Some good things, and one disappointment.
I got a kind of late start this morning two weeks ago, and I woke up to overcast skies and a fair amount of wind. In my experience, the Oregon coast is a very windy place, and I’d just been lucky the day before.
I stopped in Waldport at a visitor center commemorating the bridge over the Alsea River, which was interesting, especially since the bridge they were commemorating (built in the 1930s) had been replaced by a more modern one just a few years ago.
Then I stopped at an ocean view pullout and wrote for a while since I hadn’t the night before, before driving on to Newport, where I arrived about lunchtime, by design. I’d been looking forward to going to Mo’s, which is sort of an institution on the Oregon coast, famous for, among other things, its clam chowder. I’d eaten there before and enjoyed it, but not this time. As I wrote in my journal, it was “an absolutely wretched lunch. A crab melt, which was watery and flavorless, and, oh, the bread was burned, and a small cup of chowder, which tasted pretty much like Campbells out of a can. I don’t know what’s happened to Mo’s, but I won’t ever be going there again.”
I then went to the Yaquina Bay Lighthouse (Yaquina is pronounced ya quinn’ a). I’d been there before, but I thought it might be interesting again, and it was. The rooms are all decorated in period, and the lighthouse itself is in a state park. I wish Heceta Head’s lighthouse and keepers’ quarters were the same building, because I suspect it would facilitate the plot, but I’ll manage. Also, Yaquina Bay Light, which was only actually lit for three years (see the website for that story) is supposed to have a ghost, too.
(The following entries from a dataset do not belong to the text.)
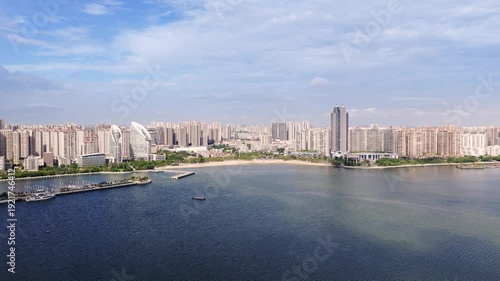 Zhanjiang Jinsha Bay Coastal Leisure Tourism Area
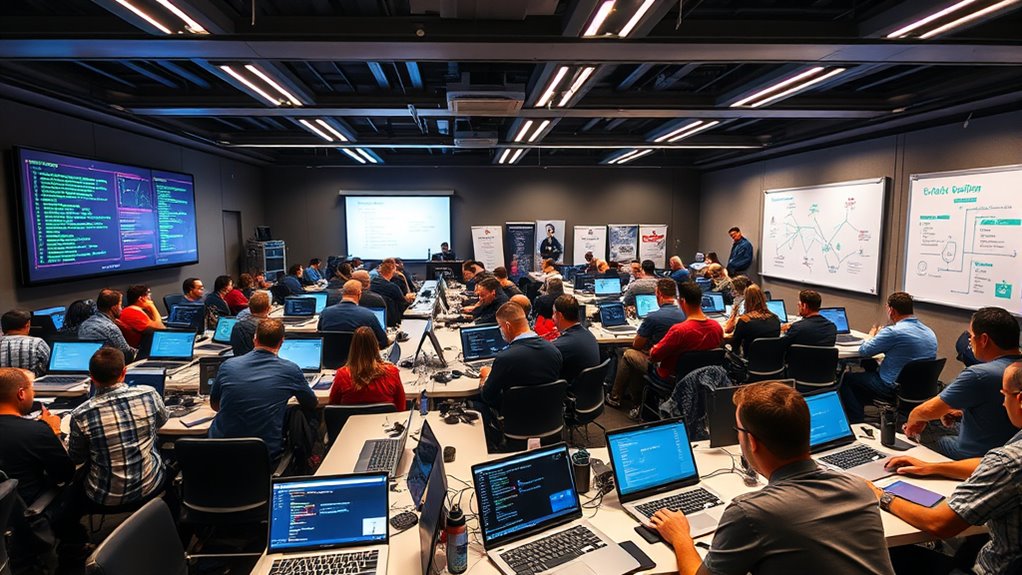 choose varied cybersecurity challenges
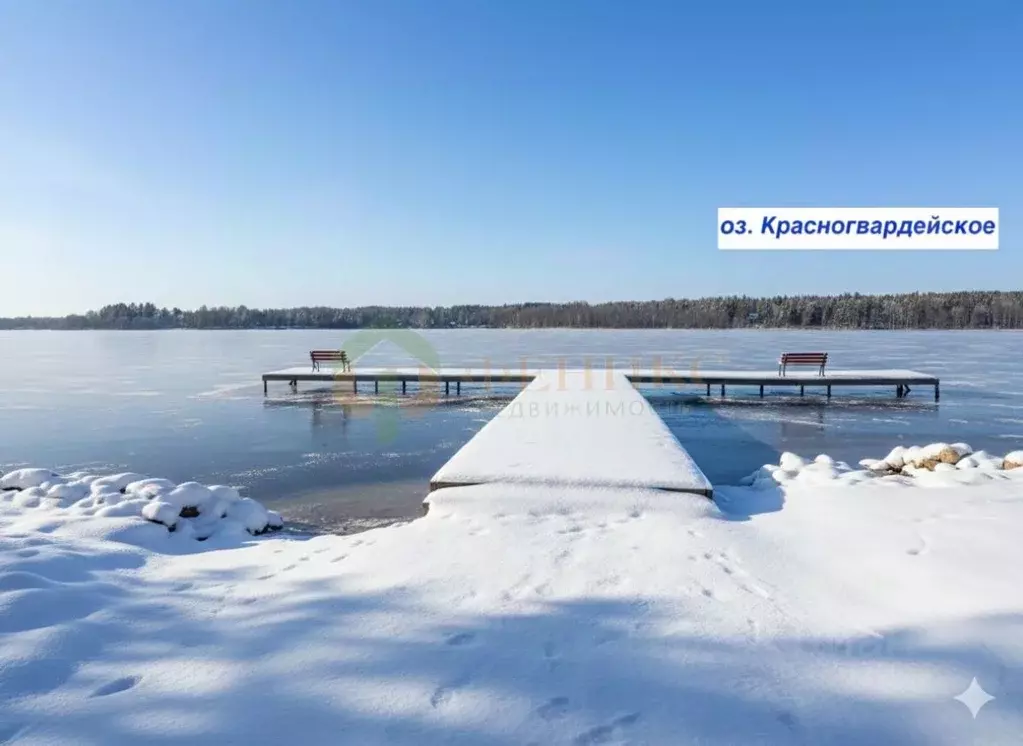 Участок в Ленинградская область, Выборгский район, Полянское с/пос, ... - Фото 2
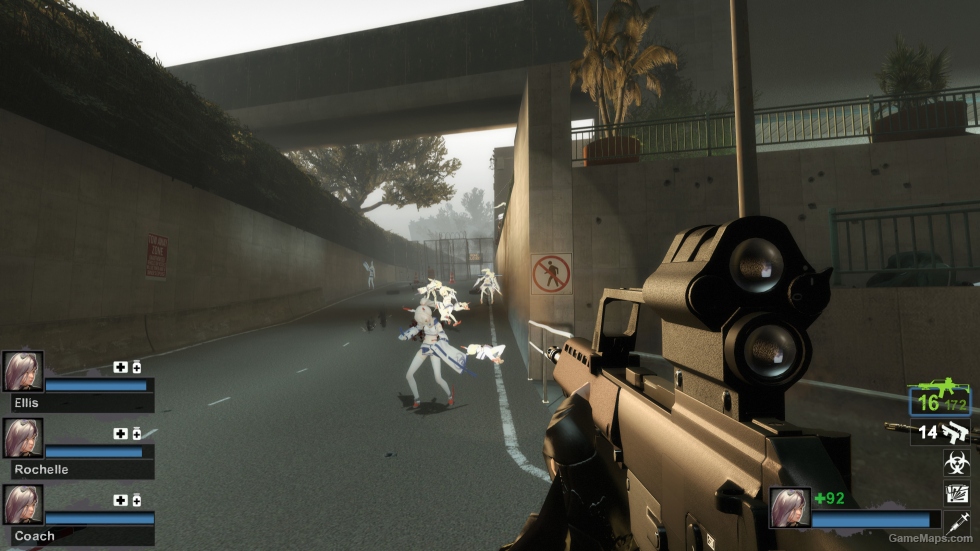 HK G36 (military sniper) (request)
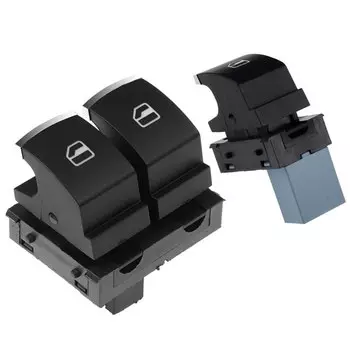 5K3959857 кнопка управления окном для автомобиля 5ND959855 для VW Golf 5 6 Touran Passat B6 B7 CC Caddy Tiguan Polo Touran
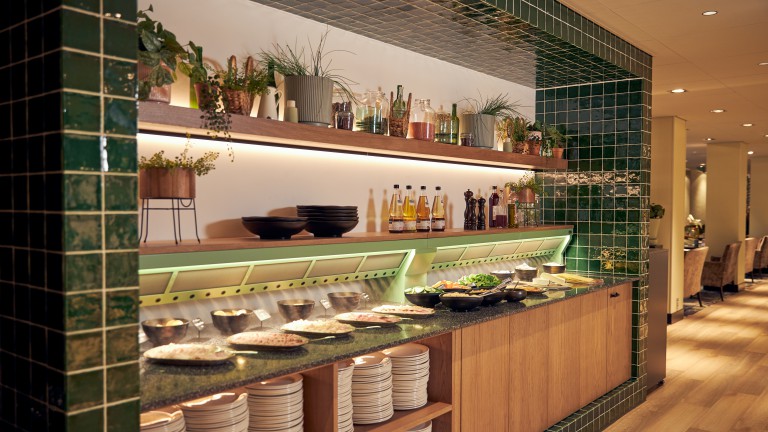 Ontbijtbuffet - Van der Valk Hotel Breukelen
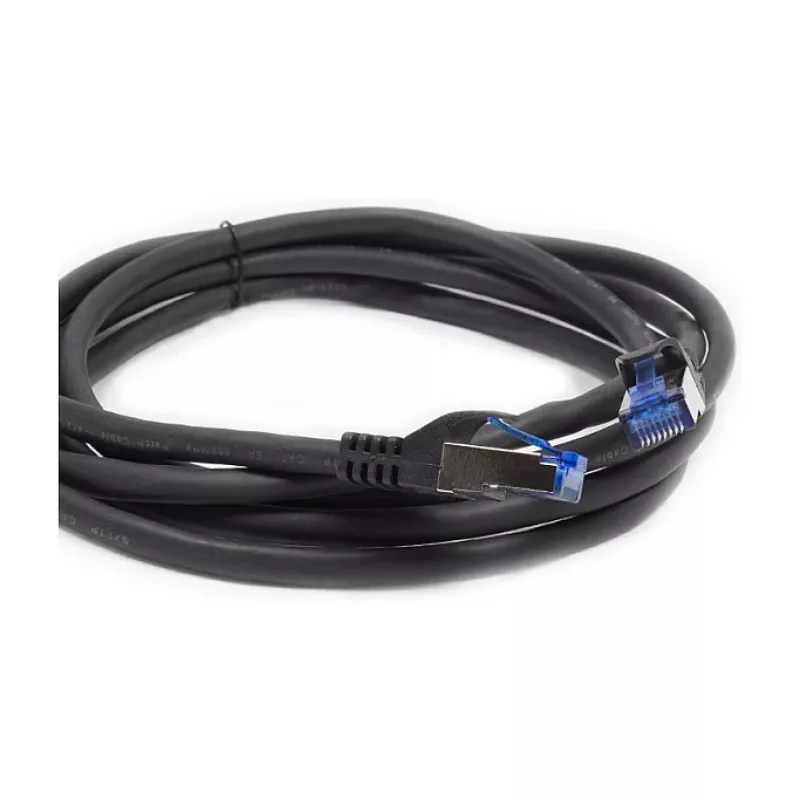 Good Connections Cat.6A paigalduskaabel SmartFLEX HF must 15m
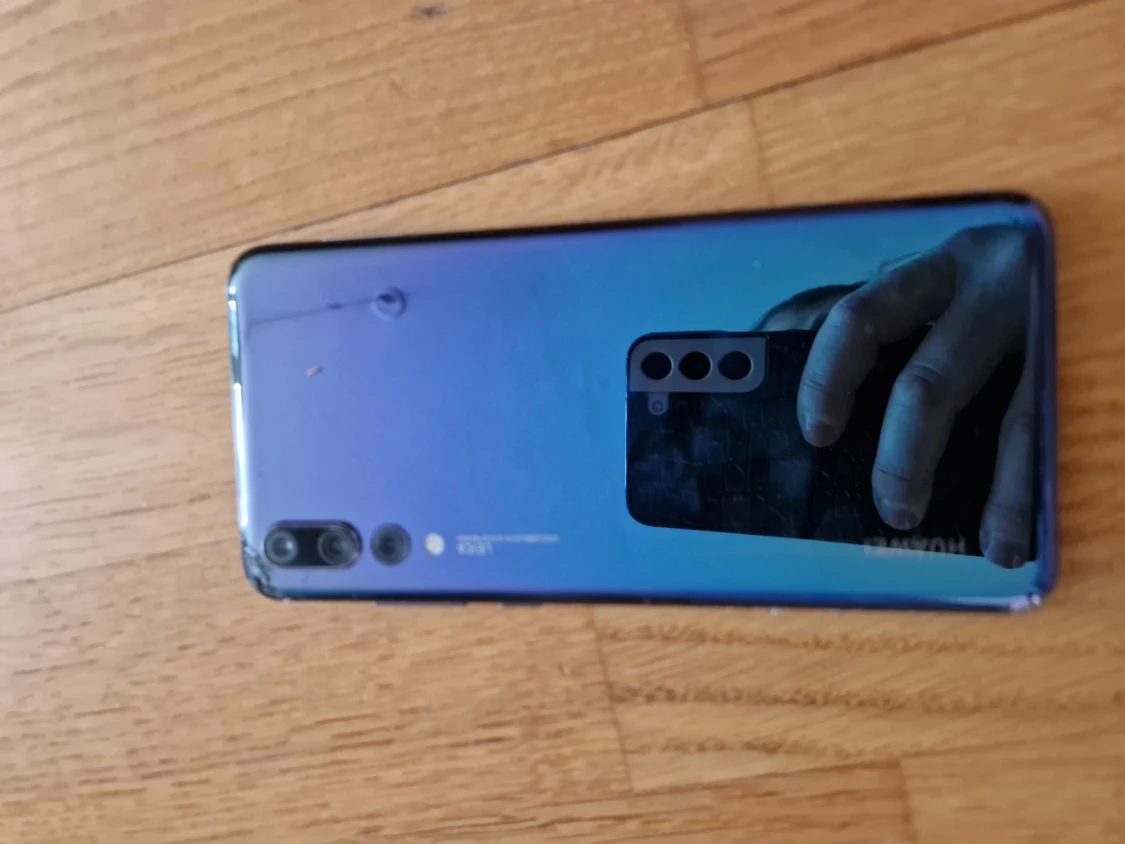 Huawei p20 pro - 90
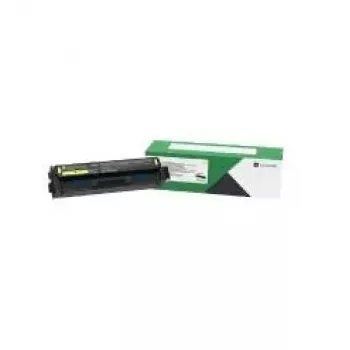 Toneras Lexmark 20N2HY0 geltonas originalus Unison™ 3000 puslapių
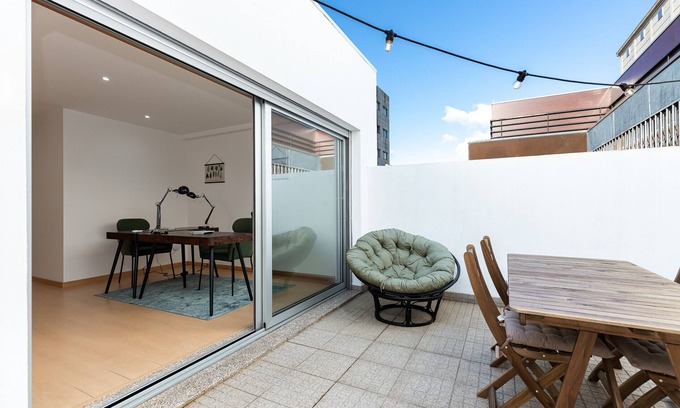 Paranhos Appartement | Feel Corporate Housing Marquês II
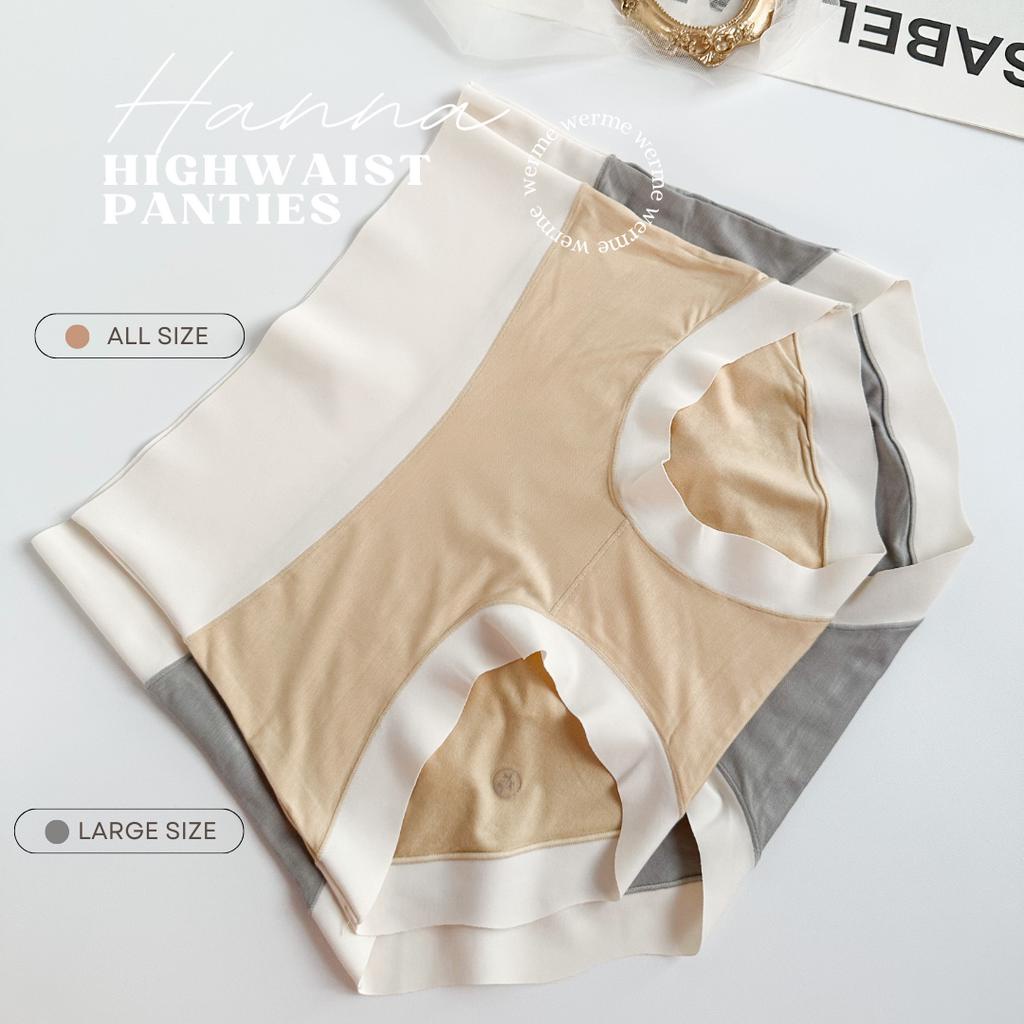 HANNA HIGHWAIST PANTIES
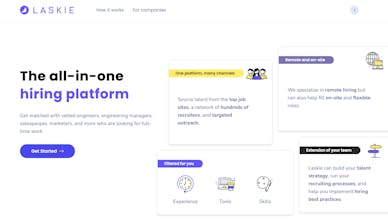 Laskie gallery image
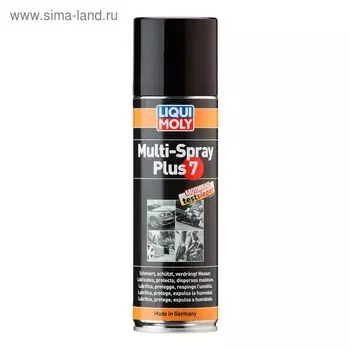 Мультиспрей 7 в одном LiquiMoly Multi-Spray Plus 7, 0,3 л (3304)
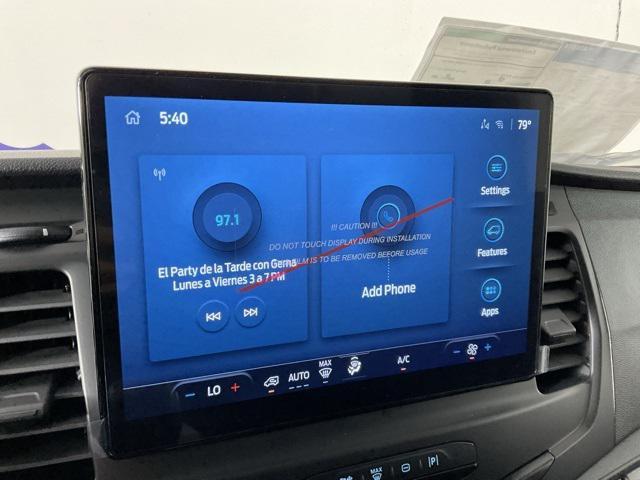 new 2026 Ford Transit-250 car, priced at $53,530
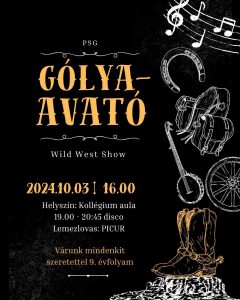 Gólyaavató
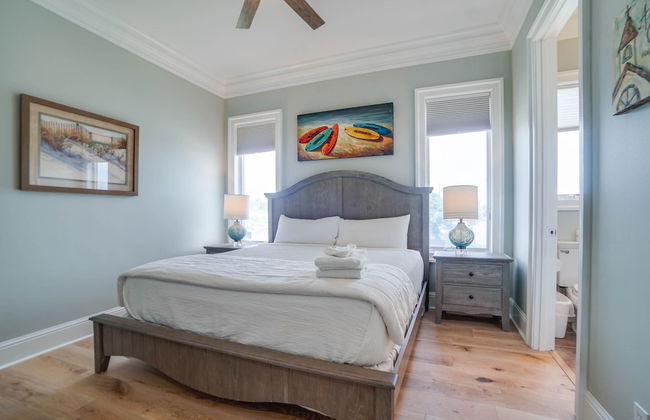 Beach House - Stairway to Heaven By Panhandle Getaways - Foto 4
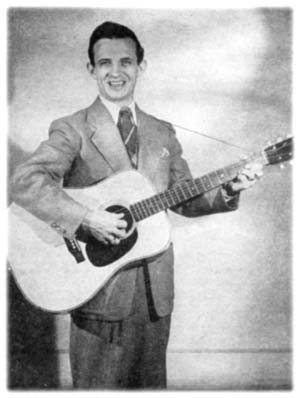 Hillbilly-Music.com - Jimmie Osborne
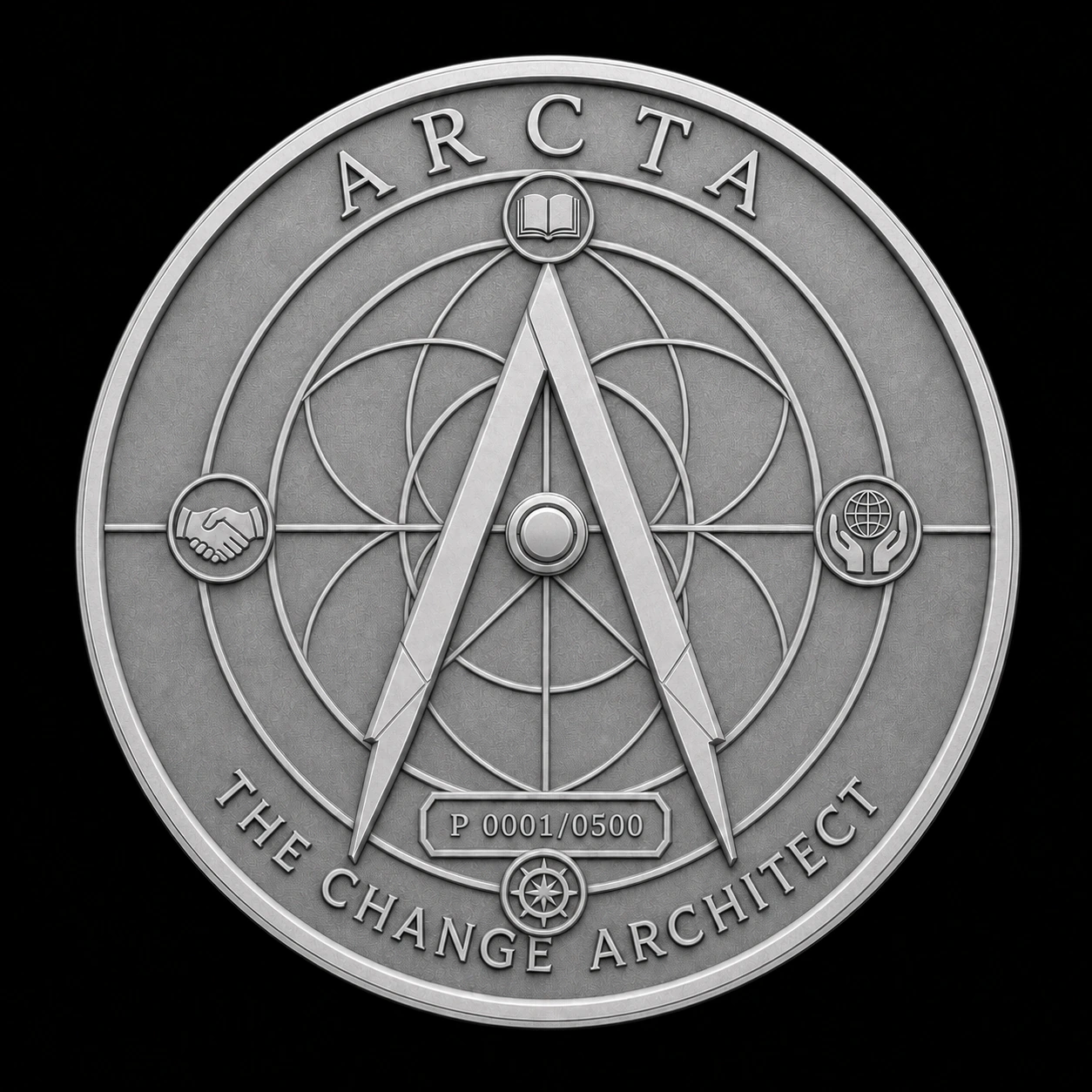Platinum Collector front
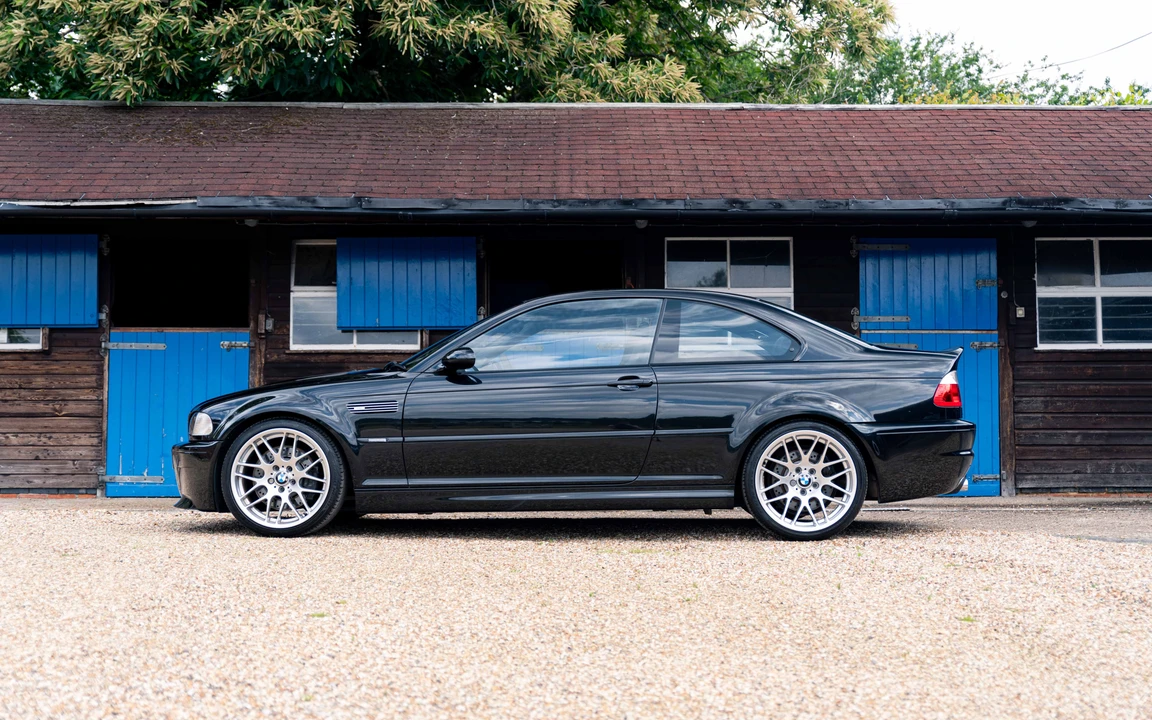 2003 BMW E46 M3 - Image 17 of 31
After that I drove the short distance up the coast to the Yaquina Head Outstanding Natural Area. I thought I was going to get blown away, but other than that it was a terrific stop. They have a very nice visitor center with lots of interesting historical exhibits and a short movie about the lighthouse, and then there’s the lighthouse itself, which is the tallest one in Oregon (not in the northwest, that would be the Gray’s Harbor Light, which is in Westport, one of my favorite day trips from home). Once I was done in the visitor center, I drove on up to the headland, parked my car, and hung onto my hat (literally — my hair is thin on top of my head, and I always wear a hat outdoors to keep my scalp from getting sunburned). The views were spectacular again, but the tidepools were terrific. They were seven stories worth of stairs to reach from the lighthouse parking lot, but the basalt beach cobbles and the sea stars and crabs and sea anemones and other interesting critters were well worth the climb back up.
Then I headed north to Lincoln City, where I visited the North Lincoln County Historical Museum. They’ve done a very good job there, telling the story of that part of the Oregon coast. Lincoln City is basically five small beach tourist towns that banded together to provide basic services to their citizens. Lincoln City today is basically miles and miles of motels and strip malls and beach houses, but the history of the place — I was especially enchanted with the exhibit that told about the gathering of redheaded people that happened there every year, apparently for decades — was much more than that.
And I found a good motel in Lincoln City, too.